What does the bark of the swamp chestnut look like. I have no white oaks so far this year and have been hunting over what I was calling a "red Oak" as the deer are eating the acorns as soon as they hit the ground. It has a vertical white strip up the tree. There are about 3 of these trees in one spot and the caps are empty under the trees with quite a few more in the tree. There are tons of fresh tracks all under the trees. I found it the day before I went to Illinois and hunted it last night for the first time. It has a large acorn with splotches of white on the acorn. Bigger than a white oak... Any guesses as to what this tree is?


----------



## Vernon Holt (Oct 24, 2008)

You well describe the Eastern Red Oak (Quercus borealis), often called the Northern Red Oak.

The bark contains vertical streaks of silvery gray color.  Also the acorns are somewhat streaked.
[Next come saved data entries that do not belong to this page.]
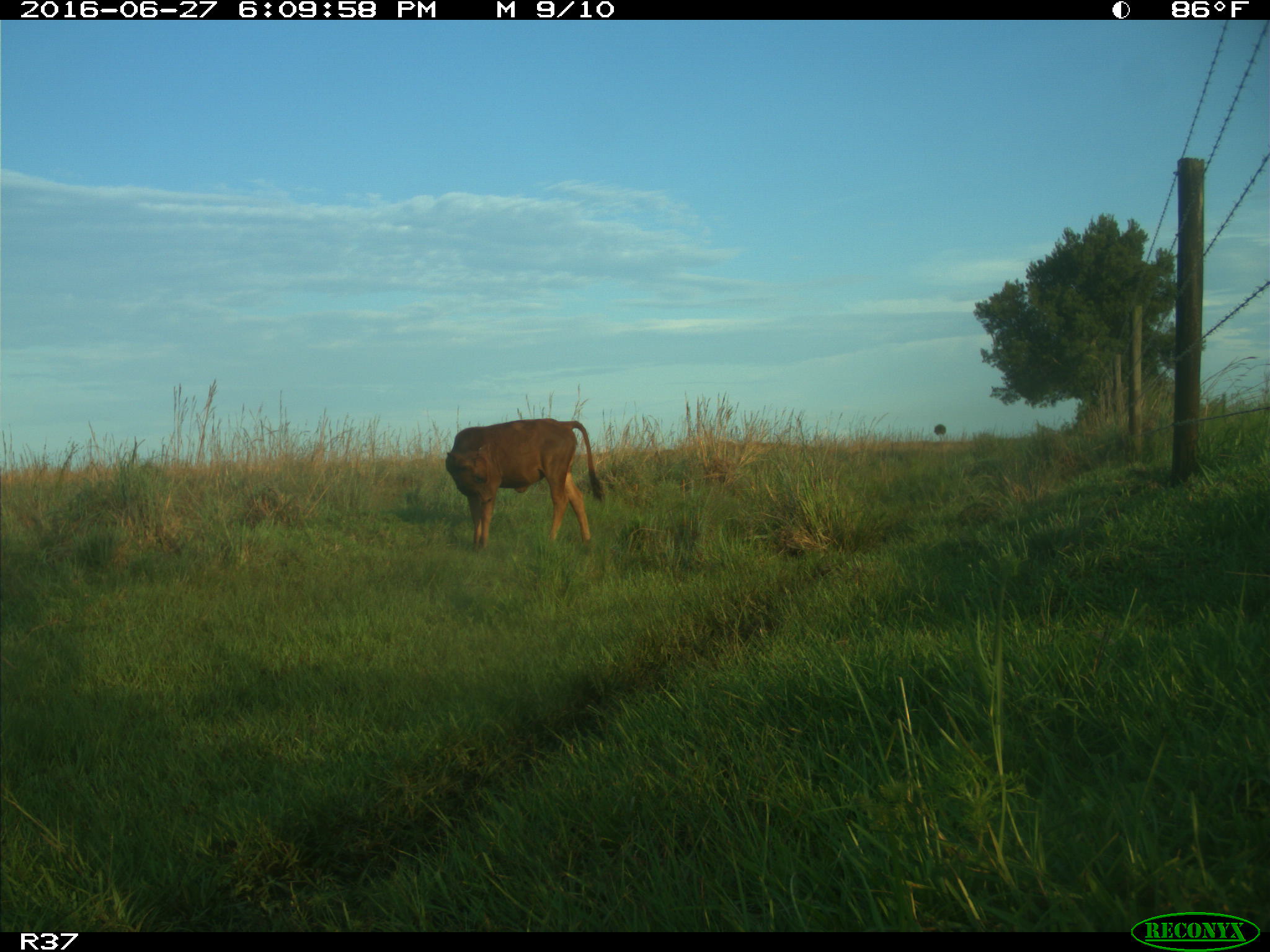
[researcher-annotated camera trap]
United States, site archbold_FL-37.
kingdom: Animalia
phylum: Chordata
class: Mammalia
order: Artiodactyla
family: Bovidae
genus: Bos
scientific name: Bos taurus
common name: domestic cow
Sounds like you have found you a honey hole.


----------



## BowArrow (Oct 24, 2008)

I was hunting over a swamp chestnut yesterday and watched as a spike picked up a nut (one of the few that the hogs had missed) and began chewing. The shell pieces fell out of his mouth as he seperated the nut from the shell. The day before a 6 pt. came to the tree. I took a doe on the Oliver Bridge WMA in Sept. over a swamp chestnut. I watched four bucks the day before come to this tree which I did not know was there at the time. I will be looking for swamp chestnuts every time I go hunting.


----------



## swamphawg (Oct 27, 2008)

Our land is littered with them being that we have 2,000 acres of swamp on the Savannah River and I promise you deer LOVE them. And you better wear a hard hat when hunting under one. Same goes for overcup oaks. They can pack a wallop if one falls on you and deer love them.


----------



## Flash (Oct 28, 2008)

Anyone know about how long before a swamp chesnut oak will bear?   I grew a few from acorns a few yrs ago and brought them to NGa and planted them in my yard.


----------



## Backwater (Oct 29, 2008)

Brian from GA said:


> What does the bark of the swamp chestnut look like. ?
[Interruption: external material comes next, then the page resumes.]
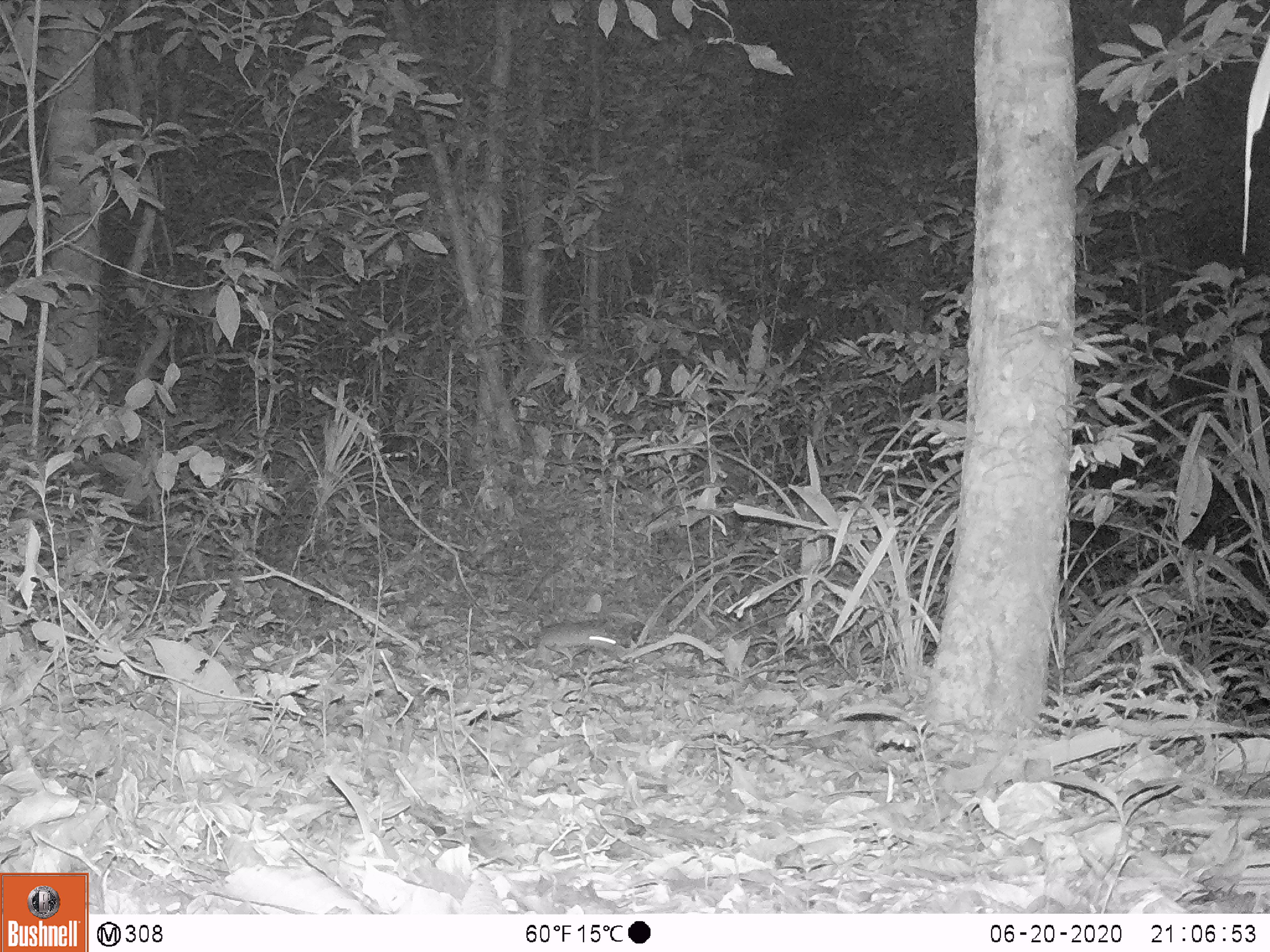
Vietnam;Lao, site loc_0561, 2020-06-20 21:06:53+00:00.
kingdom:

Swamp chestnut oak bark looks almost identical to a white oak bark, if you know what that looks like.  Acorns are huge though, much bigger than a white oak.


----------



## Brian from GA (Oct 29, 2008)

I must not have any swamp chestnuts on our land but the red oaks I mentioned are pouring acorns and deer are all in there. I finally found one HUGE white oak that is actually dropping acorns. The two white oak ridges that last year had so many acorns that you couldn't walk through the ridge without fear of falling have dropped none so far this year. Maybe they are indeed an every two year crop.


----------



## Bknight (Oct 29, 2008)

no..white oaks produce acorns every year. Its take 1 year to to mature from the flower to acorn stage and drop. Sometimes you just have bad years for producing acorns.


----------



## deers2ward (Dec 30, 2019)

Flash said:


> Anyone know about how long before a swamp chesnut oak will bear?   I grew a few from acorns a few yrs ago and brought them to NGa and planted them in my yard.



How are they coming along? 

I have some on order from the GFC and will plant next month


----------



## Flash (Dec 30, 2019)

deers2ward said:


> How are they coming along?
> 
> I have some on order from the GFC and will plant next month



I thought about it and prob put the acorns in pots around 1999 or 2000. Set them out around 02/03.  Both are pretty trees, one is more open that the other less comp. Largest around 25 ft tall. No acorns that I've seen from either one.


----------